EXERCISE DETAILS —
Print back every record below, exactly as it stands.

RECORDS —
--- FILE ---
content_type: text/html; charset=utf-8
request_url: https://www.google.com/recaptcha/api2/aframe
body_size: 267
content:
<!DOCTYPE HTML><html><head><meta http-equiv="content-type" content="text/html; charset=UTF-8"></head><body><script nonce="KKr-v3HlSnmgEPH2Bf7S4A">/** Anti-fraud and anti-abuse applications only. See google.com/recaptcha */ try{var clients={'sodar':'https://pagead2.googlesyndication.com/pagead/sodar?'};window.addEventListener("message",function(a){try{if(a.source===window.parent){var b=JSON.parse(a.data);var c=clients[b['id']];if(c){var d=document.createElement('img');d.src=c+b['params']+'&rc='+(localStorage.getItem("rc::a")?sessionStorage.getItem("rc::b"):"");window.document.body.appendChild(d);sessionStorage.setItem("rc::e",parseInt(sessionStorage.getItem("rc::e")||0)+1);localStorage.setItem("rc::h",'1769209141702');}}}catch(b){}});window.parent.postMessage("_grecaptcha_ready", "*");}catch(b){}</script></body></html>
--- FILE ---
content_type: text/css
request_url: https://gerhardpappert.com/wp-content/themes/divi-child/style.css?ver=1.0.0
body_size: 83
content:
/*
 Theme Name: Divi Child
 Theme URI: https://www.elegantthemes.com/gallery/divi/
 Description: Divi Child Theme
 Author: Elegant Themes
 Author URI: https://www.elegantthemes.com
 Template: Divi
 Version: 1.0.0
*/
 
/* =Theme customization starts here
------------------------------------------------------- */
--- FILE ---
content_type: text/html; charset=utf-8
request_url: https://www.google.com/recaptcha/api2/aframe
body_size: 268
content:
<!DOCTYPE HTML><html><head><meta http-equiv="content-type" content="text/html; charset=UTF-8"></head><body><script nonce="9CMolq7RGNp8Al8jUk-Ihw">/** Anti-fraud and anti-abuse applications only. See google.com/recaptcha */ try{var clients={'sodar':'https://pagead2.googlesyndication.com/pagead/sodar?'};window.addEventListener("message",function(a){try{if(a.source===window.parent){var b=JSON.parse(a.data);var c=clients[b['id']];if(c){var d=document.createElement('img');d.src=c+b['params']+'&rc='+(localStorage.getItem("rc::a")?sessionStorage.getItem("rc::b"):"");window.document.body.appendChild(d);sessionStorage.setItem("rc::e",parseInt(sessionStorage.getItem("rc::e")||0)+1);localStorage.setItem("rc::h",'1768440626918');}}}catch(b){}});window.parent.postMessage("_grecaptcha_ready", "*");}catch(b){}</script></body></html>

WORKED SOLUTION —
--- FILE ---
content_type: text/html; charset=utf-8
request_url: https://www.google.com/recaptcha/api2/aframe
body_size: 267
content:
<!DOCTYPE HTML><html><head><meta http-equiv="content-type" content="text/html; charset=UTF-8"></head><body><script nonce="KKr-v3HlSnmgEPH2Bf7S4A">/** Anti-fraud and anti-abuse applications only. See google.com/recaptcha */ try{var clients={'sodar':'https://pagead2.googlesyndication.com/pagead/sodar?'};window.addEventListener("message",function(a){try{if(a.source===window.parent){var b=JSON.parse(a.data);var c=clients[b['id']];if(c){var d=document.createElement('img');d.src=c+b['params']+'&rc='+(localStorage.getItem("rc::a")?sessionStorage.getItem("rc::b"):"");window.document.body.appendChild(d);sessionStorage.setItem("rc::e",parseInt(sessionStorage.getItem("rc::e")||0)+1);localStorage.setItem("rc::h",'1769209141702');}}}catch(b){}});window.parent.postMessage("_grecaptcha_ready", "*");}catch(b){}</script></body></html>
--- FILE ---
content_type: text/css
request_url: https://gerhardpappert.com/wp-content/themes/divi-child/style.css?ver=1.0.0
body_size: 83
content:
/*
 Theme Name: Divi Child
 Theme URI: https://www.elegantthemes.com/gallery/divi/
 Description: Divi Child Theme
 Author: Elegant Themes
 Author URI: https://www.elegantthemes.com
 Template: Divi
 Version: 1.0.0
*/
 
/* =Theme customization starts here
------------------------------------------------------- */
--- FILE ---
content_type: text/html; charset=utf-8
request_url: https://www.google.com/recaptcha/api2/aframe
body_size: 268
content:
<!DOCTYPE HTML><html><head><meta http-equiv="content-type" content="text/html; charset=UTF-8"></head><body><script nonce="9CMolq7RGNp8Al8jUk-Ihw">/** Anti-fraud and anti-abuse applications only. See google.com/recaptcha */ try{var clients={'sodar':'https://pagead2.googlesyndication.com/pagead/sodar?'};window.addEventListener("message",function(a){try{if(a.source===window.parent){var b=JSON.parse(a.data);var c=clients[b['id']];if(c){var d=document.createElement('img');d.src=c+b['params']+'&rc='+(localStorage.getItem("rc::a")?sessionStorage.getItem("rc::b"):"");window.document.body.appendChild(d);sessionStorage.setItem("rc::e",parseInt(sessionStorage.getItem("rc::e")||0)+1);localStorage.setItem("rc::h",'1768440626918');}}}catch(b){}});window.parent.postMessage("_grecaptcha_ready", "*");}catch(b){}</script></body></html>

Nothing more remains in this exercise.